Mi equipo favorito de fútbol americano ha perdido ocho partidos consecutivos. Con cada derrota, la esperanza de ganar el campeonato es menor. El entrenador hizo cambios todas las semanas, pero no sirvió de nada. Bromeando con mis compañeros de trabajo, les he dicho que tener la esperanza de que las cosas cambien no significa que eso vaya a suceder; que la esperanza no es una estrategia.
Esto es cierto en el deporte, pero en la vida espiritual es exactamente lo opuesto. Cultivar la esperanza en Dios, aferrándonos a Él con fe y confianza, no es solo una estrategia, sino la única.
Miqueas entendía esta verdad.

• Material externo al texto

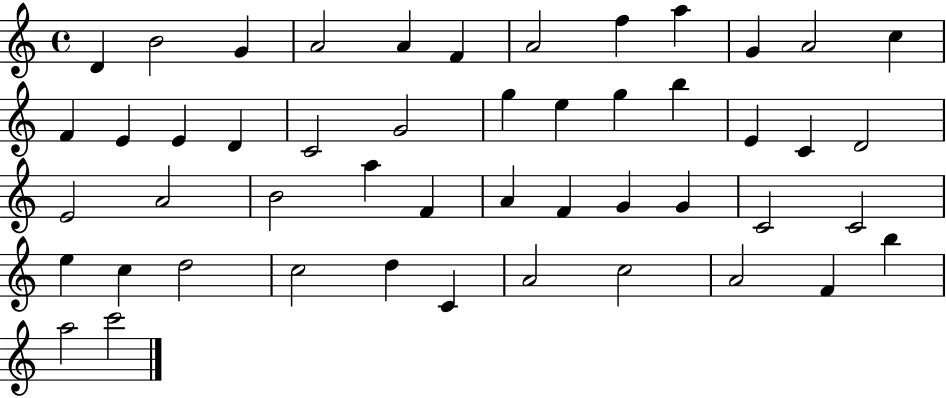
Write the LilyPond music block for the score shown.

{
  \clef treble
  \time 4/4
  \defaultTimeSignature
  \key c \major
  d'4 b'2 g'4 | a'2 a'4 f'4 | a'2 f''4 a''4 | g'4 a'2 c''4 | \break f'4 e'4 e'4 d'4 | c'2 g'2 | g''4 e''4 g''4 b''4 | e'4 c'4 d'2 | \break e'2 a'2 | b'2 a''4 f'4 | a'4 f'4 g'4 g'4 | c'2 c'2 | \break e''4 c''4 d''2 | c''2 d''4 c'4 | a'2 c''2 | a'2 f'4 b''4 | \break a''2 c'''2 | \bar "|."
}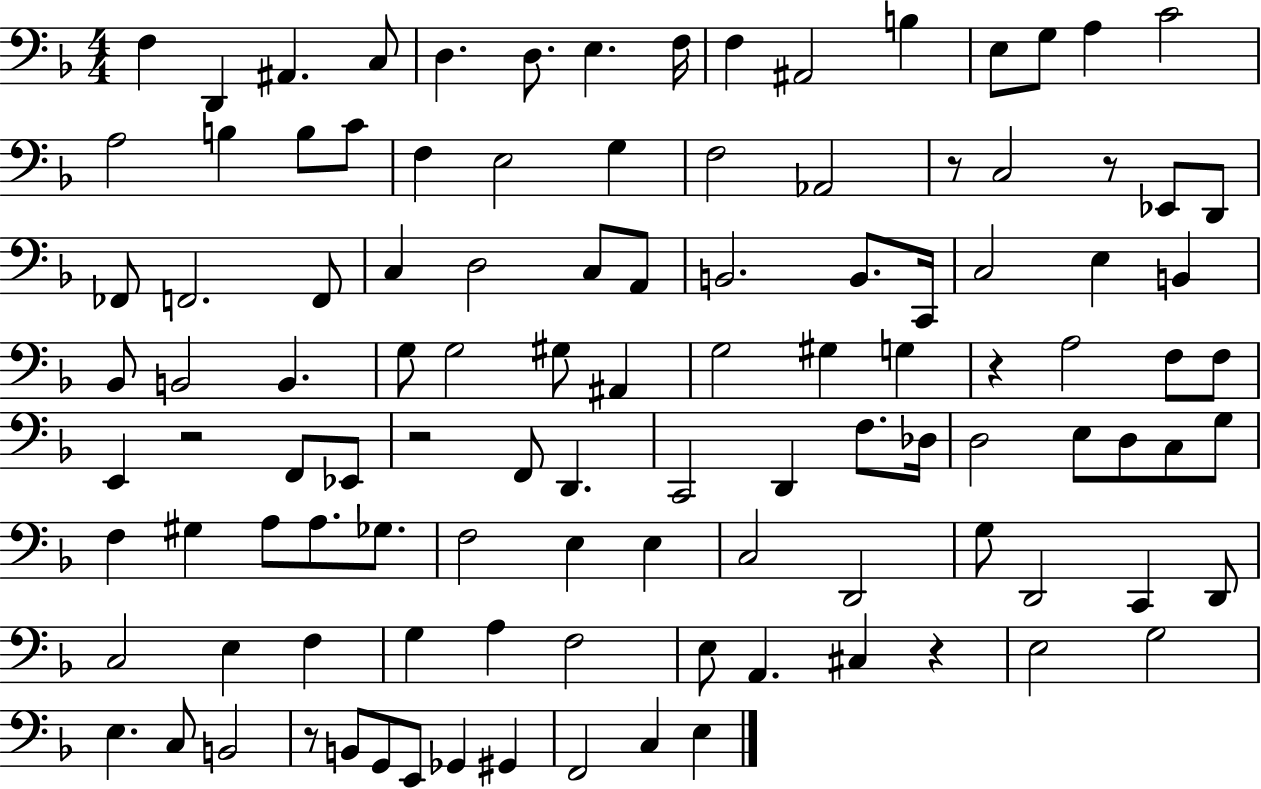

Estaba apesadumbrado por la forma en que Israel se había alejado de Dios: «Ay de mí! […]. Faltó el misericordioso de la tierra, y ninguno hay recto entre los hombres» (7:1-2). Pero luego, se reenfocó en su verdadera esperanza: «Mas yo al Señor miraré, esperaré al Dios de mi salvación; el Dios mío me oirá» (v. 7).
¿Qué se requiere para mantener la esperanza en momentos difíciles? Miqueas nos lo dice: mirar, esperar, orar y recordar. Cuando las circunstancias nos abruman, Dios escucha nuestro clamor. Por eso, nuestra estrategia es actuar en función de nuestra esperanza en Él; la única que nos ayudará a capear las tormentas de la vida.